Gestoras como a Vitreo buscaram criar, por meio de cotas adquiridas, um fundo mais acessível para pequenos investidores. Mas essas cotas se esgotaram rapidamente, e as obtidas foram alocadas em um fundo de fundos.
A rentabilidade do Cougar tem sido estratosférica, de 25.714% desde janeiro de 1996 até 28 de fevereiro em termos nominais. No mesmo período, o Ibovespa subiu 2.096%.
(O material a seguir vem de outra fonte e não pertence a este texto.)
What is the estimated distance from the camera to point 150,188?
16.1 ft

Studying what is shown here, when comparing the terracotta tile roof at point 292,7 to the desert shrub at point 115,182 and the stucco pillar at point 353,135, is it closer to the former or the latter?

Descontando a inflação medida pelo IPCA durante todo esse tempo, o Cougar somou 5.132% de rentabilidade, um rendimento real de 11,1% ao ano. Descontada a inflação, o Ibovespa subiu 349%.
O Cougar foi criado em setembro de 1993. Contudo, até a estabilização da moeda após a criação do Plano Real, em 1994, a inflação era muito alta. Por isso, esse período foi retirado do cálculo, já que poderia distorcer os resultados. Foi considerada, portanto, o início da série histórica do fundo na Anbima, em janeiro de 1996.
O rendimento do Cougar remete a lembrança do investidor a outro fundo famoso pelo seu desempenho também extraordinário, o Verde, de Luis Stuhlberger, com rendimento de 18.501% desde janeiro de 1997, quando teve início.
Cabem aí três disclaimers (avisos) fundamentais:
Isso significa que os dois fundos não são comparáveis.
Enquanto o Verde, gerido diretamente por Stuhlberger, é um fundo multimercado com apenas parte do portfólio em ações, o Dynamo Cougar é composto em 90% do seu portfólio por papéis da bolsa. Trata-se de um fundo de ações.
O Cougar é mais comparável ao Manacá, da gestora Tempo Capital, outro fundo que tem desempenho impressionante ao longo do tempo e foi criado sete meses depois do fundo da Dynamo. Enquanto o Manacá rendeu 24.463% desde janeiro de 1997, o Cougar da Dynamo rendeu 17.057% no mesmo período. Contudo, a comparação tem limite claro: o Cougar tem patrimônio bem maior (R$ 7 bilhões) do que o do Manacá (R$ 428 milhões). Quanto maior um fundo, maior é também o desafio de gerir ativos.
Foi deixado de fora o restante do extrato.